** COMPITO 1 **
Di che colore era la stanza d'ospedale quel giorno, secondo il testo sulla morte del padre?
** COMPITO 2 **
Indica se ciascuna affermazione concorda con il testo sulla morte del padre, rispondendo sì o no e citando le parole decisive del testo: (a) chi scrive dice di riuscire a scrivere il proprio dolore; (b) nello sguardo del padre non c'era paura; (c) la liberazione avvenne in un sogno.
** COMPITO 3 **
Nel testo sulla morte del padre, trascrivi la parte che comincia con le parole "Porto dentro un" e si chiude con "metafora è insufficiente.", sostituendo "fantasma" con "ospite".

** TESTO DA ANALIZZARE **

>>

Ho visto morire mio padre, mi ha guardato cosciente del passo che stava per compiere. Non c’era paura in quello sguardo, solo una lucidità tagliente.
Lì è rimasto il suo corpo, ma la sua anima, con i suoi valori, le sue contraddizioni, il suo silenzio, continua a vivere dentro di me.
La morte non è solo un evento, è un linguaggio muto che si insinua nelle pieghe della mente.
Quel giorno, la stanza d’ospedale era bianca, vuota, satura di un’angoscia che non aveva nome.
Mio padre mi fissava, e io sentivo che stava morendo per la malattia, ma c'era tutto il peso di ciò che non ci eravamo mai detti.
Da allora, mio padre vive nelle mie ossessioni, nei gesti che ripeto senza accorgermene, nelle frasi che pronuncio con la sua stessa inflessione. A volte mi guardo allo specchio e vedo i suoi occhi.
Porto dentro un fantasma che intende essere ascoltato.
A volte sogno che sia ancora lì, in quella stanza. Si siede sul letto, gli occhi vitrei, e mi sussurra: “Sai che non sei solo?”
Mi sveglio sudato, con il suo nome sulla lingua. La morte è un buco nero che risucchia i ricordi e li deforma.
Il dolore non lo riesco a scrivere. Ogni verso suona falso, ogni metafora è insufficiente.
La sua morte mi ha diviso in due: il prima e il dopo. Il prima era un figlio. Il dopo è un orfano. Non c’è ritorno in questa terra di nessuno.
Ciò che siamo è anche ciò che abbiamo perduto. Mio padre mi ha insegnato a resistere, anche quando non c’è più nulla per cui lottare. Forse il suo ultimo sguardo era proprio questo: un testamento di dignità.
Si è solo trasformato. Ora abita nei miei sogni, nelle mie paure, nelle scelte che faccio senza capire perché. La psiche non conosce confini tra vivi e morti.
Quel dolore era il mio attaccamento a lui.
La liberazione avvenne in un sogno: guardare quegli occhi senza chiedere nulla, senza pretendere risposte. Lasciare che la vita e la morte siano ciò che sono.
Lì è rimasto il suo corpo. Ma io non sono più prigioniero del suo sguardo.

<<

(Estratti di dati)
>>

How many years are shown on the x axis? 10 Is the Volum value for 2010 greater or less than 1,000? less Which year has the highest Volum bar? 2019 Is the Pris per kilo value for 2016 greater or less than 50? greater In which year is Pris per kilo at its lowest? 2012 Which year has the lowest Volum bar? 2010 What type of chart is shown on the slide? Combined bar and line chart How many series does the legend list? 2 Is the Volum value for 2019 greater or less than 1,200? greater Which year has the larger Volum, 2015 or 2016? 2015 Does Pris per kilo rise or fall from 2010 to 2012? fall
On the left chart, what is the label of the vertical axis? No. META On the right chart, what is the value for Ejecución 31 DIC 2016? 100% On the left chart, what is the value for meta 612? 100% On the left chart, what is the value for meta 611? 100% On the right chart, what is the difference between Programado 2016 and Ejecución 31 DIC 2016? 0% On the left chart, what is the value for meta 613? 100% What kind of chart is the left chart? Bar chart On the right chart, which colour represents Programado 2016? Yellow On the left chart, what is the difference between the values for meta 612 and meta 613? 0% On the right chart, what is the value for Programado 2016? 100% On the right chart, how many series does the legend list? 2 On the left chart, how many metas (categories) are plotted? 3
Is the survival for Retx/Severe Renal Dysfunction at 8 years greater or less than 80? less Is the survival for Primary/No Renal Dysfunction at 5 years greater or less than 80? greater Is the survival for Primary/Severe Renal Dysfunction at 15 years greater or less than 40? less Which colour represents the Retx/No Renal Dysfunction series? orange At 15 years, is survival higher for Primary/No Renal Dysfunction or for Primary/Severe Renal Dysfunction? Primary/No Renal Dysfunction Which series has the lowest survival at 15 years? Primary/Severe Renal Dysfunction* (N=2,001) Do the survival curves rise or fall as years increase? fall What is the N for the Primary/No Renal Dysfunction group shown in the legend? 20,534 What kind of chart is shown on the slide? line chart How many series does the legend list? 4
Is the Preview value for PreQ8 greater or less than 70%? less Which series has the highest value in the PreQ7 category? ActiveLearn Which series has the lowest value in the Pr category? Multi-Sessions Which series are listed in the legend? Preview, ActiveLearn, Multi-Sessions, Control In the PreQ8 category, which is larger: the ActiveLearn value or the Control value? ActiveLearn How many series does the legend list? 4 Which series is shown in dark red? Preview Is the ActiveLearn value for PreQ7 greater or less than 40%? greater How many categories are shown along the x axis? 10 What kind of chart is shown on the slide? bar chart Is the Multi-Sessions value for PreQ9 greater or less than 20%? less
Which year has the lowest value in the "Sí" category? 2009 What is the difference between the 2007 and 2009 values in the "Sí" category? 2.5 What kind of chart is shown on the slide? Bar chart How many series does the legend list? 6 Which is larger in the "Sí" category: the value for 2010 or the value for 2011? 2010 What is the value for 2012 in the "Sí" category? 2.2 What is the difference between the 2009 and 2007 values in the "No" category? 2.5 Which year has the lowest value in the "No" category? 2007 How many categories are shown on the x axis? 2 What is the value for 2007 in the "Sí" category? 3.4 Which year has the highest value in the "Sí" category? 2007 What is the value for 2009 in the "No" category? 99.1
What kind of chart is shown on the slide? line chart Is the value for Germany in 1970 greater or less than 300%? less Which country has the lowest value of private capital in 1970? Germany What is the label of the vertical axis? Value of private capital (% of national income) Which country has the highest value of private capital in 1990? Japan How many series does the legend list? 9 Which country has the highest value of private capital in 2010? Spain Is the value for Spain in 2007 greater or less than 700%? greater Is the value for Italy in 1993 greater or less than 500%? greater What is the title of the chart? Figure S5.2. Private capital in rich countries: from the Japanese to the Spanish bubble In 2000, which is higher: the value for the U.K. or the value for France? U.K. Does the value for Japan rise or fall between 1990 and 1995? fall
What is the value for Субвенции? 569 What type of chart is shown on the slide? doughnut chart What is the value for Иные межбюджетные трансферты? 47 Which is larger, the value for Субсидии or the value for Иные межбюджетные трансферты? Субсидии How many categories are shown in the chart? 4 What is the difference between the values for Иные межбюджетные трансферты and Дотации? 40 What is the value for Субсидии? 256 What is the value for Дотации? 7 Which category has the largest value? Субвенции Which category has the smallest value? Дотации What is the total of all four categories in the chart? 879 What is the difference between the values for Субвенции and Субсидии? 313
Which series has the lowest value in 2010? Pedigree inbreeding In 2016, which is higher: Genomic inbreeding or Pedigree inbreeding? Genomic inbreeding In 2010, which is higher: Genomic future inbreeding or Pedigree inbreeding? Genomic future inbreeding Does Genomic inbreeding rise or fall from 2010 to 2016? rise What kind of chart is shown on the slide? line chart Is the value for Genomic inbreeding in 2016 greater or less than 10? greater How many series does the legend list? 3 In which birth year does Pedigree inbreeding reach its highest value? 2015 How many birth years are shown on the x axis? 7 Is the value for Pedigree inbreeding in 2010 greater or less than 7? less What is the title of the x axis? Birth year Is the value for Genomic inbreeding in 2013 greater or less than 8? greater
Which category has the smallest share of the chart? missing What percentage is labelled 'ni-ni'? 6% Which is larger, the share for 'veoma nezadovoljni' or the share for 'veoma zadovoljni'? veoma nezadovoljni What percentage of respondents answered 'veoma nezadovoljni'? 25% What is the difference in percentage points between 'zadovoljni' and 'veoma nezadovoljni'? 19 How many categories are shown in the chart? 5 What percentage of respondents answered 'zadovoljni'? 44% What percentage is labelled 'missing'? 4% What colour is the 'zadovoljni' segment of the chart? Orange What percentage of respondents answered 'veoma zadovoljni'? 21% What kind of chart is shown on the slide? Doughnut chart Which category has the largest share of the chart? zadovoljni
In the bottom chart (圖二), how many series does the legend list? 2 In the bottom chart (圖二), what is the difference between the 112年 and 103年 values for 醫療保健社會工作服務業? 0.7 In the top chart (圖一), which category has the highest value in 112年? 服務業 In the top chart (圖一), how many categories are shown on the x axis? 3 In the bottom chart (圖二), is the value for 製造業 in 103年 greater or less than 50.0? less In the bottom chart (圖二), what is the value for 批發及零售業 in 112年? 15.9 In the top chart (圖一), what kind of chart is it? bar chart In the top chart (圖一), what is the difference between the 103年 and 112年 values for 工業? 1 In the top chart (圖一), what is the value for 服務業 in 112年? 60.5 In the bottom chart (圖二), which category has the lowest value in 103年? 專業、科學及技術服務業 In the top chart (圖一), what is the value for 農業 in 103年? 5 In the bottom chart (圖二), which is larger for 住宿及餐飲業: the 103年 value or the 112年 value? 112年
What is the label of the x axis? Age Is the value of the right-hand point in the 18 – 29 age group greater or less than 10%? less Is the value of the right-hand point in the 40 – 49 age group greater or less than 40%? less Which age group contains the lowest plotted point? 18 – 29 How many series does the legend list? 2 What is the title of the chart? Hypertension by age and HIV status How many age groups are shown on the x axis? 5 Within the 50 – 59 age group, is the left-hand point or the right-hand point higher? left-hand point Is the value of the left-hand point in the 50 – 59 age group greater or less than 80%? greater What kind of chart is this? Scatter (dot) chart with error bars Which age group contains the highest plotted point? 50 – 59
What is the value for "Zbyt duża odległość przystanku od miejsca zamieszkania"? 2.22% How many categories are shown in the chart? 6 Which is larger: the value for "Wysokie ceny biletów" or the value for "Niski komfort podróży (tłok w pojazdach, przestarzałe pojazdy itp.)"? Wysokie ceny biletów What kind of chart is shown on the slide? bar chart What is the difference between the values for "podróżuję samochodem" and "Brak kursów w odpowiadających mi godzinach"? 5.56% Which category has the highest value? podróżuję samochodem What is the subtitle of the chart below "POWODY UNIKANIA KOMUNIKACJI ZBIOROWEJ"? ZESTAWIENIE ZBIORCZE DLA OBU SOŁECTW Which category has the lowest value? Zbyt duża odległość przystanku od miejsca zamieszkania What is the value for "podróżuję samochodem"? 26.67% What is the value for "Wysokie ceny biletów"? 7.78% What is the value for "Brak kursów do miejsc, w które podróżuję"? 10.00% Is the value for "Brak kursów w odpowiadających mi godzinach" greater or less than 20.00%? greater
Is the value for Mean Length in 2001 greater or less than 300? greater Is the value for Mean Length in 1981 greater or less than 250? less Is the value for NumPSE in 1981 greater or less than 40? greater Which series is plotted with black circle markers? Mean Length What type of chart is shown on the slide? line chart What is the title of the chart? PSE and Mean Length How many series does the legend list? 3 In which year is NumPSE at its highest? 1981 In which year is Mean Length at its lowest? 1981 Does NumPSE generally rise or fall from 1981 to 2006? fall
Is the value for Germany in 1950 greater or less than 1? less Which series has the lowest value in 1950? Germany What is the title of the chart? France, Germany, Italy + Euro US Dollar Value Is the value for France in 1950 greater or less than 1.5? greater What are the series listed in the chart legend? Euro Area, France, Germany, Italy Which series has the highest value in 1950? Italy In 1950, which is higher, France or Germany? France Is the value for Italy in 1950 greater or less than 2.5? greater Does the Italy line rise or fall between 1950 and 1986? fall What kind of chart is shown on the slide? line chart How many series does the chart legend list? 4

<<

** RISPOSTA SCRITTA 1 **
La stanza era bianca.

** RISPOSTA SCRITTA 2 **
(a) No: "Il dolore non lo riesco a scrivere."
(b) Sì: "Non c’era paura in quello sguardo"
(c) Sì: "La liberazione avvenne in un sogno"

** RISPOSTA SCRITTA 3 **
Porto dentro un ospite che intende essere ascoltato.
A volte sogno che sia ancora lì, in quella stanza. Si siede sul letto, gli occhi vitrei, e mi sussurra: “Sai che non sei solo?”
Mi sveglio sudato, con il suo nome sulla lingua. La morte è un buco nero che risucchia i ricordi e li deforma.
Il dolore non lo riesco a scrivere. Ogni verso suona falso, ogni metafora è insufficiente.